[[ Passage to read, beginning ]]
Generation Wealth

Generation Wealth (2018)

When Gordon Gecko declared “Greed is good” in 1987, a whole generation nodded along in reverential agreement. At the time, Oliver Stone’s Wall Street was seen by the upper echelons less as a blistering indictment of unregulated capitalism, and more a style guide for the financial district elite. Though the halcyon days of the late ’80s and early ’90s have long-since passed, they hold a peculiar kind of fascination for documentarian Lauren Greenfield, who began her career over 25 years ago, recording the lifestyles of the rich and famous. Generation Wealth – her first film since 2012’s The Queen of Versailles – is the culmination of a lifelong obsession with the obsessed.

As such, it makes sense that Greenfield chooses to turn the camera on herself and her family, interviewing her parents, husband and children about how her single-mindedness as an artist has impacted on their lives. At the same time, she reunites with previous subjects and old friends, including baby beauty queen Eden Wood, star of the hit reality show Toddlers & Tiaras, and FBI Most Wanted fraudster Florian Homm. Due to her personal rapport with her subjects, there’s an easy candour to the interviews, the antithesis of Louis Theroux’s awkward blustering. There’s a sense that her charming subjects are chosen for their quotability: “Does Harvard Business School teach you to be a good person?” she asks Florian. He laughs before replying, “No, we’re fine-tuned to rule the world.”
[[ Passage to read, end ]]
[[ Stored data, beginning ]]
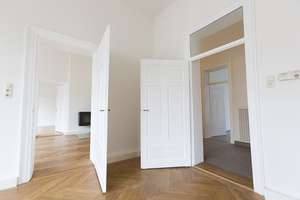 Wunderschöne Altbauwohnung im Gollwitzerhaus – Volkhartsraße 12, 86512 Georgs- und Kreuzviertel, Augsburg – Vorschaubild 6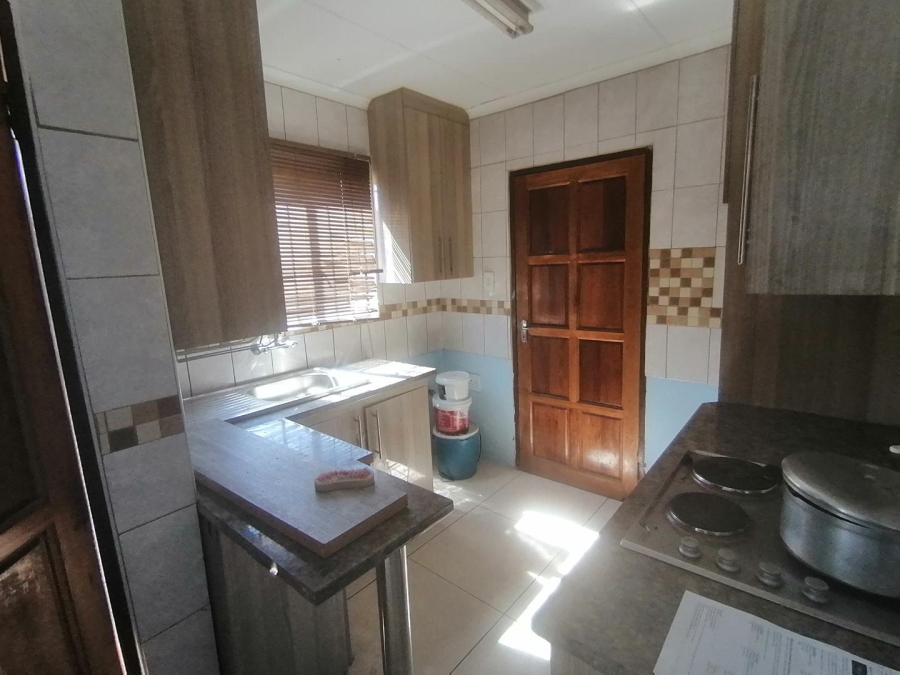 2 Bedroom Property for Sale in Soshanguve East Gauteng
[[ Stored data, end ]]
Extend the review of the documentary Generation Wealth, writing on from the sentence that ends with Florian Homm's reply.

[Expected answer]
There’s a glossiness about Generation Wealth that makes it captivating to watch, reminiscent of Adam McKay’s slick feature The Big Short for its snappy approach to explaining complex financial terms. But instead of focusing on the money, Greenfield is concerned with who has it and who doesn’t. She speaks to rappers, celebrity offspring, a former porn star and an ex-girlfriend of Donald Trump turned Las Vegas party planner, examining the reality of what money can (and can’t) buy. There’s a slight triteness to all this, particularly the suggestion that the best things in life really are free, which is a belief that only ever seems to be held by those with money in the first place.

Looking past the twee examination of money’s moral value, Greenfield provides a fascinating – albeit brief – look at the commodification of the American Dream, and its dissemination around the world. She visits a chipper Icelander, who went from fisherman to banker to fisherman, following the trajectory of his country’s 2008-2011 financial crisis. Meanwhile, former Communist countries such as Russia and China, have rapidly embraced Capitalism and become leading consumers of Western luxury goods. In a film packed with fascinating lines of enquiry, these two moments in particular feels worthy of further examination, but despite its ambition, there’s simply not enough time to cover it all.

This doesn’t come as much of a surprise, given that this film feels so personal to Greenfield – it’s less about wealth as a abstract concept and more her personal connection to it. Much like her photography work, Generation Wealth has all the surface appeal and charisma of a luxe coffee table book, but this documentary lacks the killer instinct to tell us, the Great Unwashed Masses, anything we don’t already know about excess.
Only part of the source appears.